UL | Frequently Asked Questions
 

anatech

Administrator
Paid Member
2004-06-06 8:31 pm
Georgetown, On
Hi David,
That was a primary reason for the ULC designation. A joint US-Canada safety certification to allow "free trade".

Hi Bud,
Yeah, guns were faster and didn't cost as much either!
Do you roll your own? In Canada, cartridges are not cheap. .22s are ineffective most of the time, so forget those. You need something that generates respect among the uneducated. A 1/2" hole succeeds there, or .45. Most can't tell the difference. :)
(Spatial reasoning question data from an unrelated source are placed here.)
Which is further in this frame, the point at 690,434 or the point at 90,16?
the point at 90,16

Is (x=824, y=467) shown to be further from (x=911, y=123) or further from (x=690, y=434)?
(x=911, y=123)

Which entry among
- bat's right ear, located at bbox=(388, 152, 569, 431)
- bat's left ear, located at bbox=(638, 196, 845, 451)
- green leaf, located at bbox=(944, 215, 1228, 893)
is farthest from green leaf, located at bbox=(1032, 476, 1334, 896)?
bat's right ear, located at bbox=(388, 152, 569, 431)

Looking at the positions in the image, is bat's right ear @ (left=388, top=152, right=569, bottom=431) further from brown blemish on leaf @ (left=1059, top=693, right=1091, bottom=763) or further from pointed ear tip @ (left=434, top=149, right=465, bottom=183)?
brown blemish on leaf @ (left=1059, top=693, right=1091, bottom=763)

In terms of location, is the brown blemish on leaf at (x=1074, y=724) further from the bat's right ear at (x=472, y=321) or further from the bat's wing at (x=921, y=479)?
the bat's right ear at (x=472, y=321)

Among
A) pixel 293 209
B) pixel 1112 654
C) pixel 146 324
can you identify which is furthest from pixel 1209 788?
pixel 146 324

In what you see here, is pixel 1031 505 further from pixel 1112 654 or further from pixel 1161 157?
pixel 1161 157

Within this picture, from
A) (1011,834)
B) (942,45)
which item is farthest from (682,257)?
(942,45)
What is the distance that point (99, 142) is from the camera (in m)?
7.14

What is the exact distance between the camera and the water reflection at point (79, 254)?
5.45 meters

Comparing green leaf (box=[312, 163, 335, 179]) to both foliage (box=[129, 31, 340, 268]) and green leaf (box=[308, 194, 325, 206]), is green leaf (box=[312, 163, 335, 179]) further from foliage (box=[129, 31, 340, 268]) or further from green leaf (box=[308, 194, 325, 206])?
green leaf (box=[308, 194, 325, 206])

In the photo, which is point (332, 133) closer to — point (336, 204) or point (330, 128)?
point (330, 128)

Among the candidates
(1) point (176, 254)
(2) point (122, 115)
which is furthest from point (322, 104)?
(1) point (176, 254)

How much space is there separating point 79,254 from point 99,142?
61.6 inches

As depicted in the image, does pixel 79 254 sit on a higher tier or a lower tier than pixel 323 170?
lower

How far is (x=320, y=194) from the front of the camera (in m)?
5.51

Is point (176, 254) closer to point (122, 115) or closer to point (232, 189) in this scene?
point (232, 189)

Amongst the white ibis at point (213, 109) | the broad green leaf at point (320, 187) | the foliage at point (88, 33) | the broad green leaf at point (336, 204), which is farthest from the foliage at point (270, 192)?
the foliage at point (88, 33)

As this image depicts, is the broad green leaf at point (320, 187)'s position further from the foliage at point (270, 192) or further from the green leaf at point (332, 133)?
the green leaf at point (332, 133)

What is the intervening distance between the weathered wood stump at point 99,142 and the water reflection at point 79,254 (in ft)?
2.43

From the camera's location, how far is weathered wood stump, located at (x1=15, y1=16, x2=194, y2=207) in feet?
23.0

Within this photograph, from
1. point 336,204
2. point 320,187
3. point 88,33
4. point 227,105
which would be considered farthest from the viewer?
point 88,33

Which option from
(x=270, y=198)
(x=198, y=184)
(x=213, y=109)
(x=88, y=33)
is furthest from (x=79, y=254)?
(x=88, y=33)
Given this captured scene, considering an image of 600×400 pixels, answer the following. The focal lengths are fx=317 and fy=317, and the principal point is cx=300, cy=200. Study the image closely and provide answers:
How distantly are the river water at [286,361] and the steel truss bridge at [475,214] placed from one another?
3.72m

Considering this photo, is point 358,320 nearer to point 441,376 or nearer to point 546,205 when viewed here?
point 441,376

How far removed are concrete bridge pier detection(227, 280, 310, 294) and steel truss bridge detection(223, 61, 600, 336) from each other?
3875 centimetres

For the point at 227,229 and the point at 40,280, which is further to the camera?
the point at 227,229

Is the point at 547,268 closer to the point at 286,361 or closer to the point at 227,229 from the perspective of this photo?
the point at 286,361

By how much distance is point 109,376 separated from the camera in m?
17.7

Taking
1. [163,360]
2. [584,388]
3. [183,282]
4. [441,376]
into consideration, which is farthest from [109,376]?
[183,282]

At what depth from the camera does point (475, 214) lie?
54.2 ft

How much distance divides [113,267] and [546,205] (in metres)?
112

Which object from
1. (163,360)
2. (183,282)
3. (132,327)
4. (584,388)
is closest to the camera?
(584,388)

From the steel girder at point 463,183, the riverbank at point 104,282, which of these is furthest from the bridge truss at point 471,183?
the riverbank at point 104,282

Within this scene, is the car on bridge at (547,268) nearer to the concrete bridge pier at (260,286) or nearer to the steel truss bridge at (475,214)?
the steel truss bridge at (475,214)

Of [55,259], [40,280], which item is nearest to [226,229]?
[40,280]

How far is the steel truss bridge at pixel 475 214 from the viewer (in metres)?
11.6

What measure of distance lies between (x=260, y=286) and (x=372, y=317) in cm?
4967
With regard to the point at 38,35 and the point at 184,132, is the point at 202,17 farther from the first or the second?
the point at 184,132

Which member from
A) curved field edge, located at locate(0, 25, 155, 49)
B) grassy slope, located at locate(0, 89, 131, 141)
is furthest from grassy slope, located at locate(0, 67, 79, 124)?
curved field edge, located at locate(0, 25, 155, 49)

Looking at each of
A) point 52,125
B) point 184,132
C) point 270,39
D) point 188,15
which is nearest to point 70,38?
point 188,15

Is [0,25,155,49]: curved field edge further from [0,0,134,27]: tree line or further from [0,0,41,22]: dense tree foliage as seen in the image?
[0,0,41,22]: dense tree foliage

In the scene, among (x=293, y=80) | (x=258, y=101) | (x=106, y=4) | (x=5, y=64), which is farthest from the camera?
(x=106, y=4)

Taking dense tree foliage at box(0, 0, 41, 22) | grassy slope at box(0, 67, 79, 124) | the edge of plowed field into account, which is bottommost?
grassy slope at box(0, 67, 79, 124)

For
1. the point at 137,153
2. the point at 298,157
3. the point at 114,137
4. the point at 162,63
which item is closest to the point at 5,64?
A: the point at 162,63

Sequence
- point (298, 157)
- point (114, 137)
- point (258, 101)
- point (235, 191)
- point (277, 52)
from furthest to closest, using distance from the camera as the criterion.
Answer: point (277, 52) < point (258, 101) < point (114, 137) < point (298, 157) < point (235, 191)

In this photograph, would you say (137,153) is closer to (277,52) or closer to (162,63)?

I should mention that John is actually a very charming fella. They'll look elsewhere for a scape goat. Someone who doesn't fight back intelligently is the normal victim. These things often come down to who runs out of cash first anyway.

-Chris
 

willy

Member
2002-10-05 4:32 am
usa
Frivolous Litigation

Like the McDonalds & hot coffee litigation, the amount of litigation in the US really hurts the economy. It keeps a lot of small businesses from ever getting started. I have a lot of guitar amps out there, but they are among family & friends. The cost of ample liability protection keeps me from starting a for-profit company. Common sense has been thrown out the window, especially in the punitive damages department. A guy turns the gas on his BBQ grill. 5 minutes later he lights it. It blows up in his face. 2 years later he is a rich man. His lawyer is also doing quite well. Literally hundreds of small businesses would start up tomorrow if it weren't for the liability protection expenses. My engineering degree, BA of science in electronics cost me a fortune. And now I can't afford to use it.